"You Belong to Me" is a popular music ballad from the 1950s. It is well known for its opening line, "See the pyramids along the Nile". The song was published in Hollywood on April 21, 1952, and the most popular version was by Jo Stafford, reaching No. 1 on both the UK and US singles charts.

Conception and composition
"You Belong to Me" is credited to Chilton Price, Pee Wee King, and Redd Stewart.

Price, a songwriting librarian at WAVE Radio Louisville, had written the song in its virtual entirety as "Hurry Home to Me", envisioning the song as an American woman's plea to a sweetheart serving overseas in World War II. Afforded songwriting credit on the song mostly in exchange for their work in promoting it, King and Stewart did slightly adjust Price's composition musically and lyrically, shifting the focus from a wartime background "into a kind of universal song about separated lovers" (World War II having ended some years previously) and changing the title to "You Belong to Me". Price had previously had success with another hit which she had written, "Slow Poke", under a similar arrangement with the two men.

Chart performance
The first recording of the song, in February 1952, was by Joni James. She had seen the sheet music in the Woods Building in Chicago, and the lyrics attracted her. She recorded the song in Chicago, and it was released in March on the local Sharp Records label. After she signed to MGM, it was reissued as her second single on that label on August 5, 1952, after Jo Stafford, Patti Page, Ella Fitzgerald and Dean Martin had covered it. James' version was also issued on MGM Records for national distribution. The best-known version of the song in early 1952 was recorded after James, by Sue Thompson on Mercury's country label as catalog number 6407. It was soon covered by Patti Page, whose version was issued by Mercury (catalog number 5899), with "I Went to Your Wedding" (a bigger Page hit, reaching No. 1) on the flip side. It entered the Billboard chart on August 22, 1952, and lasted 12 weeks on the chart, peaking at No. 4. A cover version by Dean Martin, released by Capitol Records (catalog number 2165), was also in play at that time. This version first entered the US chart on August 29, 1952, and remained on it for 10 weeks, reaching No. 12. All the versions were combined in the rankings on the Cash Box charts, and the song reached No. 1 on those charts as well, lasting on the chart for more than half a year.

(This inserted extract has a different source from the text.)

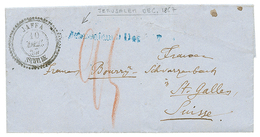 "1857 Blue Cachet JERUSALEM Dec. 1857 + JAFFA SYRIE + ""25"" Tax Marking On Entire Letter (text In German Language) To ST G - Palestine"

In the UK, the song also topped the sheet music sales chart. It first entered the chart on November 1, 1952, peaking at No. 1 on December 27, where it stayed for 7 weeks. Jo Stafford's recording was amongst the first batch to be issued in October 1952. British cover versions were also available by Larry Cross, Alma Cogan with Jimmy Watson (trumpet), Monty Norman, Dickie Valentine with Ted Heath and his Music, Victor Silvester and his Ballroom Orchestra, Jimmy Young, and Wally Fryer and his Perfect Tempo Dance Orchestra. American recordings by Patti Page, Grady Martin and his Slew Foot Five (vocal by Cecil Bayley), Dean Martin, Joni James, Ken Griffin (organ), Jan Garber and his Orchestra (vocal by Roy Cordell) and Mickey Katz (a Yiddish parody) and his Orchestra were available in the UK. In all, the song remained in the sheet music chart for 24 weeks. Despite the many recordings issued in the UK, only that by Stafford appeared in the singles sales chart.

A cover version by Jo Stafford became the most popular version. It was recorded on June 24, 1952, when she was several months pregnant. Stafford's husband, Paul Weston, produced the record and provided orchestral accompaniment. Issued by Columbia Records as catalog number 39811, it was Stafford's biggest hit, topping the charts in both the United States and the United Kingdom (the first song by a female singer to top the UK Singles Chart). The single first entered the US chart on August 1, 1952, and remained there for 24 weeks.

The Stafford version appeared in the first ever UK singles chart of November 14, 1952 (then a top 12) and reached number 1 for a single week on January 16, 1953, its tenth week on chart. It thus became only the second record to top the chart, and remained on it for a total of 19 weeks.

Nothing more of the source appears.